« Faites-vous de l’apnée du sommeil ? Avez-vous des verrues plantaires ? Avez-vous déjà vécu un épisode de dépression ? » Force est de constater qu’en 2022, malheureusement, des employeurs incluent encore dans leur processus d’embauche des questions médicales injustifiées.
Qu’elles soient mises en place ou qu’elles perdurent par méconnaissance, automatisme ou malveillance, ces pratiques n’ont pas leur place. La Commission des droits de la personne et des droits de la jeunesse et l’Ordre des conseillers en ressources humaines agréés joignent leurs voix à nouveau pour sensibiliser les organisations du Québec quant aux pratiques d’embauche pouvant comprendre des éléments discriminatoires.
La Commission s’emploie à sensibiliser les travailleurs et les travailleuses quant à leurs droits et les employeurs quant à leurs obligations, en plus de traiter les plaintes de discrimination. L’Ordre encadre rigoureusement ses professionnels agréés, pour s’assurer que les CRHA et les CRIA pratiquent selon les règles de l’art.
La Commission et l’Ordre ont recueilli plusieurs plaintes et témoignages confirmant que certaines organisations utilisent des formulaires médicaux ou posent en entrevue des questions portant sur la santé physique et psychologique des individus, sans que ces questions soient justifiées par les aptitudes requises par le poste à pourvoir.
Des questions parfois aussi inusitées qu’intrusives posées lors d’un premier contact à toutes les personnes candidates, peu importe le poste.
L’article 18.1 de la Charte des droits et libertés de la personne qui s’applique à tous les employeurs est pourtant clair : il est interdit de poser des questions relatives à l’état de santé des personnes candidates, sauf si ces questions sont liées à des aptitudes ou qualités requises pour occuper adéquatement le poste.
Il est donc primordial de disposer d’une description de tâches essentielles à l’exécution sûre et efficace de l’emploi, afin de pouvoir analyser objectivement les défis physiques et mentaux que présente spécifiquement le poste à pourvoir, de façon à bien formuler les questions à poser durant l’entrevue ou dans le formulaire. Rappelons que même lorsqu’un tiers est impliqué dans le déploiement des processus d’embauche, cela ne dégage pas l’organisation de ses responsabilités. Sa réputation est en jeu et elle pourrait tout de même s’exposer à des poursuites.
Au-delà des considérations légales, les mentalités évoluent. L’équité, la diversité et l’inclusion sont maintenant des valeurs phares de notre société, ce que nous ne pouvons qu’applaudir. Les organisations doivent s’y investir avec conviction en raison de leur responsabilité sociale d’équité, mais aussi pour les bénéfices d’affaires qui en découlent. Une entreprise plus équitable, diverse et inclusive offre davantage d’occasions d’apprentissage, d’innovation, de créativité et de possibilités de voir les choses autrement.
De plus en plus, les organisations se targuent d’être inclusives, mais encore faut-il que des actions concrètes suivent les discours. Cette posture ne peut cohabiter avec des processus d’embauche discriminatoires.

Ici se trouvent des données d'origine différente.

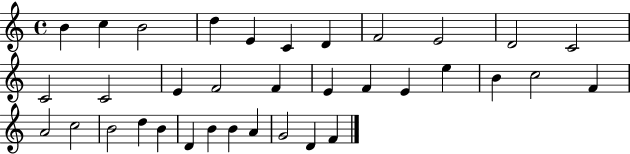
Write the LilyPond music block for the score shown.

{
  \clef treble
  \time 4/4
  \defaultTimeSignature
  \key c \major
  b'4 c''4 b'2 | d''4 e'4 c'4 d'4 | f'2 e'2 | d'2 c'2 | \break c'2 c'2 | e'4 f'2 f'4 | e'4 f'4 e'4 e''4 | b'4 c''2 f'4 | \break a'2 c''2 | b'2 d''4 b'4 | d'4 b'4 b'4 a'4 | g'2 d'4 f'4 | \break \bar "|."
}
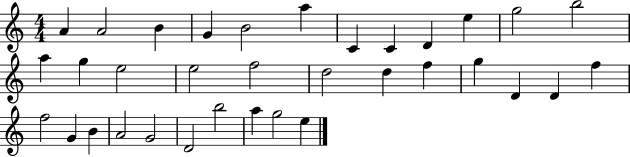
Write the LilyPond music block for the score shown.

{
  \clef treble
  \numericTimeSignature
  \time 4/4
  \key c \major
  a'4 a'2 b'4 | g'4 b'2 a''4 | c'4 c'4 d'4 e''4 | g''2 b''2 | \break a''4 g''4 e''2 | e''2 f''2 | d''2 d''4 f''4 | g''4 d'4 d'4 f''4 | \break f''2 g'4 b'4 | a'2 g'2 | d'2 b''2 | a''4 g''2 e''4 | \break \bar "|."
}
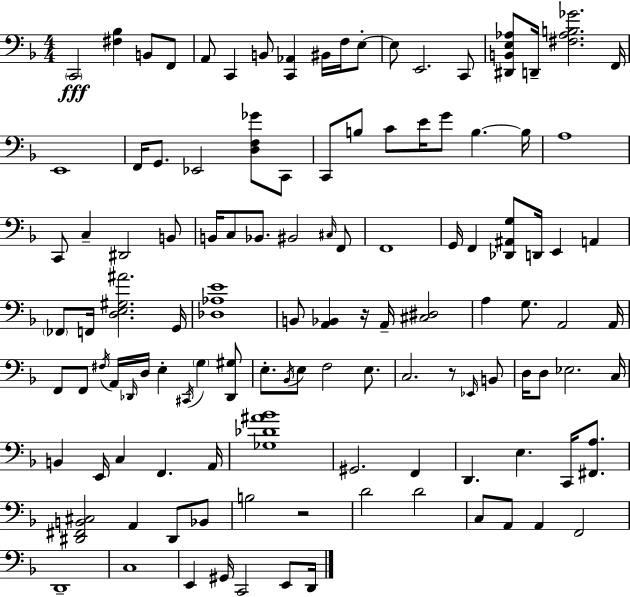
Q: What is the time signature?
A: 4/4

Par ailleurs, alors qu’une pénurie de main-d’œuvre fait rage, les organisations doivent d’autant plus faire preuve d’ouverture et de bienveillance. Elles se doivent d’offrir une expérience candidat de qualité et considérer équitablement tout le monde.
Pour outiller les différents acteurs, un guide de l’employeur, produit par la Commission et diffusé avec l’aide de l’Ordre dans le cadre de la campagne Recruter sans discriminer, fournit des exemples de questions à éviter. Nous invitons les employeurs à procéder à l’analyse de leurs pratiques et outils de recrutement, à la lumière de ces informations, afin de s’assurer que ces derniers soient exempts de pratiques potentiellement discriminatoires.
En conclusion, rappelons qu’on ne peut poser une question sur l’état de santé simplement par souci d’engager la personne la plus jeune, la plus en santé, la plus productive ou celle présentant le moins de risque de demander un congé de maladie ou un congé parental. On ne peut répliquer un formulaire à tous les postes en recrutement par souci d’efficacité ; il doit être en lien direct avec la tâche.
Ne nous privons pas du bénéfice d’embaucher une personne capable d’enrichir notre société et ne risquons pas de rebuter une candidature de qualité, simplement pour poser une question qui s’avère non essentielle, indiscrète, exclusive et surtout illégale.
*Me Poirier est directrice générale de l’Ordre des conseillers en ressources humaines agréés et Me Tessier est président de la Commission des droits de la personne et des droits de la jeunesse.
Cette lettre d’opinion conjointe a paru dans la rubrique Forum des affaires de l’édition du 27 juin 2022 du quotidien La Presse+.